For years we have purchased blueberries from some friends, Mark and Kelly Smith. This year we thought we should put in a row of our own and see how it goes. With luck and in time we may be blueberry independent. We had 2 inches of rain the night before so working on mulch was going to be the only work I could accomplish in the morning.
Now, I know blueberries in central Illinois may not qualify as sustainable as our soil is anything but acidic. They are something of a guilty pleasure. I’ll have to work to keep the acidity up. But we like them, they will provide a little color in the fall, and a windbreak for our garden. Also, the line we are planting is at the very edge of the parking lot/driveway and will give us a clear border.
I began by laying out some lines that were square with the buildings. Please note the recycled bailer twine. I also had a 6″ deep line of aged wood chips and sawdust in place for the last week or so in preparation for planting.
Then I began digging. I knew my grandpa collected rocks but I had no idea. I plan to put up a post in the near future about making sure your short-term goals (preventing your tractor from getting stuck) won’t be in the way of future generations…considering the consequences of your vision.
The goal is to dig a hole 1 foot deep and 2.5 feet in diameter. I stopped mining rock before I got to my goal on the last hole..
Because I took so much rock out I had very little soil to put back into the hole. I put in a mix of several things to give my plants a good start. First I put in a few shovels full of unsifted compost.
Then I added in about half a bag of peat to bring up the acidity. Now, if given the choice between peat and coco coir I would choose the coco coir but this is a special situation. I bought a greenhouse from a nursery that was going out of business. He also had a pallet of peat. Rather than send the peat to the landfill I brought it home. This isn’t a choice I make every day but I think, in this scenario, you understand.

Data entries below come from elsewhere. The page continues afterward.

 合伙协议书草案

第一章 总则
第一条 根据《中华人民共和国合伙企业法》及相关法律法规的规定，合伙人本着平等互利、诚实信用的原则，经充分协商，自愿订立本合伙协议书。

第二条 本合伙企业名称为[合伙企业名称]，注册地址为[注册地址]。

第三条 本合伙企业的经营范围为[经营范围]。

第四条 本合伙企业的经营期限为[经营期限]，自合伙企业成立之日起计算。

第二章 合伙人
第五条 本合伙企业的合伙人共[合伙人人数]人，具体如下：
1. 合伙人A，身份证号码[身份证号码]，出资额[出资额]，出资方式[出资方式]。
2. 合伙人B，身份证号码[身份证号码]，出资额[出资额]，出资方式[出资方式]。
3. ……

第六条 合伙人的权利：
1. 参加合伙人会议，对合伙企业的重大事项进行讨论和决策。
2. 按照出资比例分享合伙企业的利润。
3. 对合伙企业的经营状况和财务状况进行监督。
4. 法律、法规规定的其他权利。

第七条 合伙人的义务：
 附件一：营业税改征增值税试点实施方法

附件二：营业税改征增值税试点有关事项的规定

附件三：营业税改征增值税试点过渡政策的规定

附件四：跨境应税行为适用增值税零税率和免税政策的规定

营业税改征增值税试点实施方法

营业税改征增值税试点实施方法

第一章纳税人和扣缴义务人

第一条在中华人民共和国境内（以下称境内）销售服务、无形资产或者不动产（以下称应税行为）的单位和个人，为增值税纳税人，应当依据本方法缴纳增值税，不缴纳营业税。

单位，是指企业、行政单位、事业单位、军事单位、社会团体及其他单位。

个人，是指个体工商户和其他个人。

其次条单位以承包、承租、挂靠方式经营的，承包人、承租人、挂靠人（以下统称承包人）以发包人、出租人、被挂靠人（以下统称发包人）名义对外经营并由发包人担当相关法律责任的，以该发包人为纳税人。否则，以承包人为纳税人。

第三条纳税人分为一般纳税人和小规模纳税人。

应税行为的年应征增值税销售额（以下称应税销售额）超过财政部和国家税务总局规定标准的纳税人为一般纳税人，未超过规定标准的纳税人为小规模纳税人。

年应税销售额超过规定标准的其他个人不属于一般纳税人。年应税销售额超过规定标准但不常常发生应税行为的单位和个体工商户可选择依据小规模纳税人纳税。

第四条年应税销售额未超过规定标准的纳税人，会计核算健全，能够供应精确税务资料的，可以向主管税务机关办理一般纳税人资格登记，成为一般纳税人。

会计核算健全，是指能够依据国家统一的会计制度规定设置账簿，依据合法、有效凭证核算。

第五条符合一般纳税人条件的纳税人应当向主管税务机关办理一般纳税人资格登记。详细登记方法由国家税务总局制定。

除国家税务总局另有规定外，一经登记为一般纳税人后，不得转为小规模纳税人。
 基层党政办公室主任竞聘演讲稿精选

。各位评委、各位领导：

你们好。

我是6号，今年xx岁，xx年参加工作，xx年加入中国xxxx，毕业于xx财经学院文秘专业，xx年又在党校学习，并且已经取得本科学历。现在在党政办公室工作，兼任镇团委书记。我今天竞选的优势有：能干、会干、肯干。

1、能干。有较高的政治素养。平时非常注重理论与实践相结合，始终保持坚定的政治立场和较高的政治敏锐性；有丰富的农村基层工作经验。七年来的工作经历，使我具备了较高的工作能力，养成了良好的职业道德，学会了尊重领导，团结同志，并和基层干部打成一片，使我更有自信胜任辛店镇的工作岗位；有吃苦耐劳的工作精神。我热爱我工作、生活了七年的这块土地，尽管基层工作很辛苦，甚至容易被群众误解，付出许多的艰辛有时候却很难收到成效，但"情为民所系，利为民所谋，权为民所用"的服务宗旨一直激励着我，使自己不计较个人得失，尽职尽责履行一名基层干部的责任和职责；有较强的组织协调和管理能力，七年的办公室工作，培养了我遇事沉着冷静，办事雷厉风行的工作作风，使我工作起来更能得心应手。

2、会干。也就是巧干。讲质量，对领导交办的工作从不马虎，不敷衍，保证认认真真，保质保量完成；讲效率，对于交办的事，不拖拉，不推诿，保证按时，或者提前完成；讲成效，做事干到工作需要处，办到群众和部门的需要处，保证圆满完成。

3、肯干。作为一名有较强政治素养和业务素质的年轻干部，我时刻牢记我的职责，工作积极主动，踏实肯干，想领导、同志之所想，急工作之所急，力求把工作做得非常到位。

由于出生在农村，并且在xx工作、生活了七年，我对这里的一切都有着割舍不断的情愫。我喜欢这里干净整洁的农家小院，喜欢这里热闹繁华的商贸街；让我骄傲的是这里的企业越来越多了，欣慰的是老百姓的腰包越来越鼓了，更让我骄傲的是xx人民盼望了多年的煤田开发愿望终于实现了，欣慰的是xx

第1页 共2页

Next I add a few shovels of rabbit manure mixed with sawdust. I realize not everybody has rabbit manure but you have to understand, I don’t have soil in this hole. I’m using the rabbit manure to replace the missing soil mass. Bear with me here. I’m not presenting an ultimate solution, I’m just trying to make lemonade.
Then I mix the components and add some water.
Now I replace my string, measure my space between plants (with a 4′ tool handle) and place my plant in the hole.
I’m still short on soil so I continue surrounding the plant with rabbit manure and top it all off with a bit of horse manure. Yeah, I know…not everybody has horse manure laying around either. I’m trying to bring up the acidity after mining out a bushel basket of limestone.
Finally, I cover the row with a fresh 4″ of composted sawdust. As that sawdust breaks down it will provide a weed barrier and raise the acidity of my soil. Also it will sponge up moisture and provide soil structure as blueberries want to be moist, not wet.
I have done a lot of work over a couple of hours to plant a measly six plants. As they grow they’ll tell me what they need. I may have to make some changes or at least a few tweaks before they really take off. I don’t know. It is the unknown unknowns (Thanks Talib) that make gardening exciting.
Special thanks to our friends Nathan and Aimee for lending a hand with the mulch. They thought they were just coming for lunch…
Do you have a pH meter? It’s really helpful for me. My girlfriend sells them at her sustainable living store if you want one.
I don’t have one and might be interested. Let me know how much.
Oh, also, I really like the location. It will look good and all the rock put on the drive over the years should help with the pH.
I’m glad you like it. We spent a lot of time considering our options and were leaning strongly toward putting a blueberry patch on the South edge of the pond by the swimming area. That hasn’t been entirely ruled out yet but in an effort to contain costs and still gain experience we started small.